● PROBLEM DESCRIPTION
Please copy every line of the data below without any changes.

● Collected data

________________________

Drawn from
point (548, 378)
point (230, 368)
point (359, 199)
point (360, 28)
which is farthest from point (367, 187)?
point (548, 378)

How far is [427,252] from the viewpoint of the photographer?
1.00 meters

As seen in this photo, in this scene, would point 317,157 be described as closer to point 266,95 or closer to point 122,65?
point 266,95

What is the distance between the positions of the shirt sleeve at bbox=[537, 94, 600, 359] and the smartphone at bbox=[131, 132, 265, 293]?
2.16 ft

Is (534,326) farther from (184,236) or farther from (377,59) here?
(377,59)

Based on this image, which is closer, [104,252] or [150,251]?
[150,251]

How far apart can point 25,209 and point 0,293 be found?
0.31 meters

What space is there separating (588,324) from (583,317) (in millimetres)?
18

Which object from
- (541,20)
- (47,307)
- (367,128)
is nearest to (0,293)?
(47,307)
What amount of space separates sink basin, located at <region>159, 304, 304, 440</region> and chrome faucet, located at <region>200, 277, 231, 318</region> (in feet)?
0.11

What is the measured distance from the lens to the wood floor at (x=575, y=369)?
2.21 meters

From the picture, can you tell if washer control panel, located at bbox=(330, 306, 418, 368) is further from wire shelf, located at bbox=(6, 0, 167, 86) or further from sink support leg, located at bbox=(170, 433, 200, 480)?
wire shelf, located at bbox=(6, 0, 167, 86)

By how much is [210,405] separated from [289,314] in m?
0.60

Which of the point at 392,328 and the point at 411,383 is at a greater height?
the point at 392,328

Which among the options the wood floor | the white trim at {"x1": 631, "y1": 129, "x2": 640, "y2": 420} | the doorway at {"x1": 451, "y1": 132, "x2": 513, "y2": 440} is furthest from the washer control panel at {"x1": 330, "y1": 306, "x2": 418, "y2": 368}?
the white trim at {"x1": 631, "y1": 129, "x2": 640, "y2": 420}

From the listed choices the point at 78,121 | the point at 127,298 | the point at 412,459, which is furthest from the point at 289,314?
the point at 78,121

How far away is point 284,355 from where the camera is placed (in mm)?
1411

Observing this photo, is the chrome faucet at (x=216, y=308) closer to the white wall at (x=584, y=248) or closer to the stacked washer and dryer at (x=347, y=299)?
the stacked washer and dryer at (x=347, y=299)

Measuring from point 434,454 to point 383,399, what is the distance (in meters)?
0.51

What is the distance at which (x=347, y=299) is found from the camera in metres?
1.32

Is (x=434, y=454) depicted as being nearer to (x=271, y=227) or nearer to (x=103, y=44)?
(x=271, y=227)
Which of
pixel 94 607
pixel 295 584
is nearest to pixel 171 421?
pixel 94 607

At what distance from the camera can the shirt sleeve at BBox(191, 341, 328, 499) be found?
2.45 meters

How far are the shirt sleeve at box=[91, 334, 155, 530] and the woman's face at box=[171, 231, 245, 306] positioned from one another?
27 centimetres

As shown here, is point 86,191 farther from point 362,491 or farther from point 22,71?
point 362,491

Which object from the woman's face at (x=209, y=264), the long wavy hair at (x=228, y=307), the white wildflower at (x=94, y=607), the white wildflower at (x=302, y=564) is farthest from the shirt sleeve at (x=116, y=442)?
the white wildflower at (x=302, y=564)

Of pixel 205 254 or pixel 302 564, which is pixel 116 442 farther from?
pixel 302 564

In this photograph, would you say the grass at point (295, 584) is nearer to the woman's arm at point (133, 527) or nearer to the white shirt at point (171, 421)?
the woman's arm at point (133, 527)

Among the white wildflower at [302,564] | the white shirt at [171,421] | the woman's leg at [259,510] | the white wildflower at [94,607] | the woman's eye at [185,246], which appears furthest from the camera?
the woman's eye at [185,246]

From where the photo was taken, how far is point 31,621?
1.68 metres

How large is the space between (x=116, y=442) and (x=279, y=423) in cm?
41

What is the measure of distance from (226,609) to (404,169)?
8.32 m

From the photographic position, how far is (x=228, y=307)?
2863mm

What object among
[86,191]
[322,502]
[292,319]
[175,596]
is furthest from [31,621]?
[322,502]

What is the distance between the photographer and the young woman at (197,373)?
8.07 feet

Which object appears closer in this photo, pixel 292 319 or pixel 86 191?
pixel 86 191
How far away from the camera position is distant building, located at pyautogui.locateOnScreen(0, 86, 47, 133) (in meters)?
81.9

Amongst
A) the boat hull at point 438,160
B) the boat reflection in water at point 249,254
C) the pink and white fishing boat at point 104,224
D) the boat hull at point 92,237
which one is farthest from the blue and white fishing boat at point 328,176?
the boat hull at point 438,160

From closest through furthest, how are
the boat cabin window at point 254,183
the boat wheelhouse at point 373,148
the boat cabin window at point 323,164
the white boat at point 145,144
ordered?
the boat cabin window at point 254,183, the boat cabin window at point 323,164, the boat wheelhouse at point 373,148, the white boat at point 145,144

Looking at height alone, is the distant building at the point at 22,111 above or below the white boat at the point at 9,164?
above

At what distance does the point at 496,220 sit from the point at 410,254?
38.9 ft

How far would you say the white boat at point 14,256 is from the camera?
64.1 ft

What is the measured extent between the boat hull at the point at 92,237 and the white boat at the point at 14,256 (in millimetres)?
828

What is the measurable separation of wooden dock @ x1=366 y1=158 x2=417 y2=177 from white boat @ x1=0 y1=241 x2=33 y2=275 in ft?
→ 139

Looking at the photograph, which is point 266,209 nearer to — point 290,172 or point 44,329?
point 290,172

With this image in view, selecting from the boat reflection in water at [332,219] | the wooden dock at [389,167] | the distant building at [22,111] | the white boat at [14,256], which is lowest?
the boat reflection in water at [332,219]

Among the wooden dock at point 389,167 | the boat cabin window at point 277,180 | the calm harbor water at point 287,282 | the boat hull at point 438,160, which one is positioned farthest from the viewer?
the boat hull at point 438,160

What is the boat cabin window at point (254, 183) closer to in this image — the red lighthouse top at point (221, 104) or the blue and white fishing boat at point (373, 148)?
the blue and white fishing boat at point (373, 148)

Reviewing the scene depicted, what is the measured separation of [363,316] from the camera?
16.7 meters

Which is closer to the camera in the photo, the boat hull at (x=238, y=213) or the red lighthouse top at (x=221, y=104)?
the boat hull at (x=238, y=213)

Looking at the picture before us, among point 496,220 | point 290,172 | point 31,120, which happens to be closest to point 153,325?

________________________

● OUTPUT FOR THIS TASK
Drawn from
point (548, 378)
point (230, 368)
point (359, 199)
point (360, 28)
which is farthest from point (367, 187)?
point (548, 378)

How far is [427,252] from the viewpoint of the photographer?
1.00 meters

As seen in this photo, in this scene, would point 317,157 be described as closer to point 266,95 or closer to point 122,65?
point 266,95

What is the distance between the positions of the shirt sleeve at bbox=[537, 94, 600, 359] and the smartphone at bbox=[131, 132, 265, 293]?
2.16 ft

Is (534,326) farther from (184,236) or farther from (377,59) here?
(377,59)

Based on this image, which is closer, [104,252] or [150,251]?
[150,251]

How far apart can point 25,209 and point 0,293 be found?
0.31 meters

What space is there separating (588,324) from (583,317) (in millimetres)?
18

Which object from
- (541,20)
- (47,307)
- (367,128)
is nearest to (0,293)?
(47,307)
What amount of space separates sink basin, located at <region>159, 304, 304, 440</region> and chrome faucet, located at <region>200, 277, 231, 318</region> (in feet)?
0.11

What is the measured distance from the lens to the wood floor at (x=575, y=369)?
2.21 meters

From the picture, can you tell if washer control panel, located at bbox=(330, 306, 418, 368) is further from wire shelf, located at bbox=(6, 0, 167, 86) or further from sink support leg, located at bbox=(170, 433, 200, 480)?
wire shelf, located at bbox=(6, 0, 167, 86)

By how much is [210,405] separated from [289,314] in m?
0.60

Which of the point at 392,328 and the point at 411,383 is at a greater height?
the point at 392,328

Which among the options the wood floor | the white trim at {"x1": 631, "y1": 129, "x2": 640, "y2": 420} | the doorway at {"x1": 451, "y1": 132, "x2": 513, "y2": 440} is furthest from the washer control panel at {"x1": 330, "y1": 306, "x2": 418, "y2": 368}?
the white trim at {"x1": 631, "y1": 129, "x2": 640, "y2": 420}

From the listed choices the point at 78,121 | the point at 127,298 | the point at 412,459, which is furthest from the point at 289,314?
the point at 78,121

How far away is point 284,355 from where the camera is placed (in mm)?
1411

Observing this photo, is the chrome faucet at (x=216, y=308) closer to the white wall at (x=584, y=248) or closer to the stacked washer and dryer at (x=347, y=299)?
the stacked washer and dryer at (x=347, y=299)

Measuring from point 434,454 to point 383,399, what is the distance (in meters)?
0.51

What is the distance at which (x=347, y=299) is found from the camera in metres?
1.32

Is (x=434, y=454) depicted as being nearer to (x=271, y=227) or nearer to (x=103, y=44)?
(x=271, y=227)
Which of
pixel 94 607
pixel 295 584
is nearest to pixel 171 421?
pixel 94 607

At what distance from the camera can the shirt sleeve at BBox(191, 341, 328, 499) be found?
2.45 meters

How far are the shirt sleeve at box=[91, 334, 155, 530] and the woman's face at box=[171, 231, 245, 306] positioned from one another?
27 centimetres

As shown here, is point 86,191 farther from point 362,491 or farther from point 22,71?
point 362,491

Which object from the woman's face at (x=209, y=264), the long wavy hair at (x=228, y=307), the white wildflower at (x=94, y=607), the white wildflower at (x=302, y=564) is farthest from the shirt sleeve at (x=116, y=442)?
the white wildflower at (x=302, y=564)

Of pixel 205 254 or pixel 302 564, which is pixel 116 442 farther from?
pixel 302 564

In this photograph, would you say the grass at point (295, 584) is nearer to the woman's arm at point (133, 527) or nearer to the white shirt at point (171, 421)?
the woman's arm at point (133, 527)

Among the white wildflower at [302,564] | the white shirt at [171,421] | the woman's leg at [259,510] | the white wildflower at [94,607] | the woman's eye at [185,246], which appears furthest from the camera?
the woman's eye at [185,246]

From where the photo was taken, how far is point 31,621?
1.68 metres

How large is the space between (x=116, y=442) and (x=279, y=423) in cm?
41

What is the measure of distance from (226,609) to (404,169)?
8.32 m

From the photographic position, how far is (x=228, y=307)?
2863mm

What object among
[86,191]
[322,502]
[292,319]
[175,596]
is furthest from [31,621]?
[322,502]

What is the distance between the photographer and the young woman at (197,373)?
8.07 feet

Which object appears closer in this photo, pixel 292 319 or pixel 86 191?
pixel 86 191
How far away from the camera position is distant building, located at pyautogui.locateOnScreen(0, 86, 47, 133) (in meters)?
81.9

Amongst
A) the boat hull at point 438,160
B) the boat reflection in water at point 249,254
C) the pink and white fishing boat at point 104,224
D) the boat hull at point 92,237
which one is farthest from the blue and white fishing boat at point 328,176?
the boat hull at point 438,160

From closest through furthest, how are
the boat cabin window at point 254,183
the boat wheelhouse at point 373,148
the boat cabin window at point 323,164
the white boat at point 145,144
ordered?
the boat cabin window at point 254,183, the boat cabin window at point 323,164, the boat wheelhouse at point 373,148, the white boat at point 145,144

Looking at height alone, is the distant building at the point at 22,111 above or below the white boat at the point at 9,164?
above

At what distance does the point at 496,220 sit from the point at 410,254?
38.9 ft

How far would you say the white boat at point 14,256 is from the camera?
64.1 ft

What is the measured extent between the boat hull at the point at 92,237 and the white boat at the point at 14,256 (in millimetres)?
828

What is the measurable separation of wooden dock @ x1=366 y1=158 x2=417 y2=177 from white boat @ x1=0 y1=241 x2=33 y2=275 in ft?
→ 139

Looking at the photograph, which is point 266,209 nearer to — point 290,172 or point 44,329?
point 290,172

With this image in view, selecting from the boat reflection in water at [332,219] | the wooden dock at [389,167] | the distant building at [22,111] | the white boat at [14,256], which is lowest?
the boat reflection in water at [332,219]

Among the wooden dock at point 389,167 | the boat cabin window at point 277,180 | the calm harbor water at point 287,282 | the boat hull at point 438,160, which one is positioned farthest from the viewer?
the boat hull at point 438,160

What is the boat cabin window at point (254, 183) closer to in this image — the red lighthouse top at point (221, 104) or the blue and white fishing boat at point (373, 148)?
the blue and white fishing boat at point (373, 148)

Reviewing the scene depicted, what is the measured separation of [363,316] from the camera?
16.7 meters

Which is closer to the camera in the photo, the boat hull at (x=238, y=213) or the red lighthouse top at (x=221, y=104)?
the boat hull at (x=238, y=213)

Looking at the picture before us, among point 496,220 | point 290,172 | point 31,120, which happens to be closest to point 153,325?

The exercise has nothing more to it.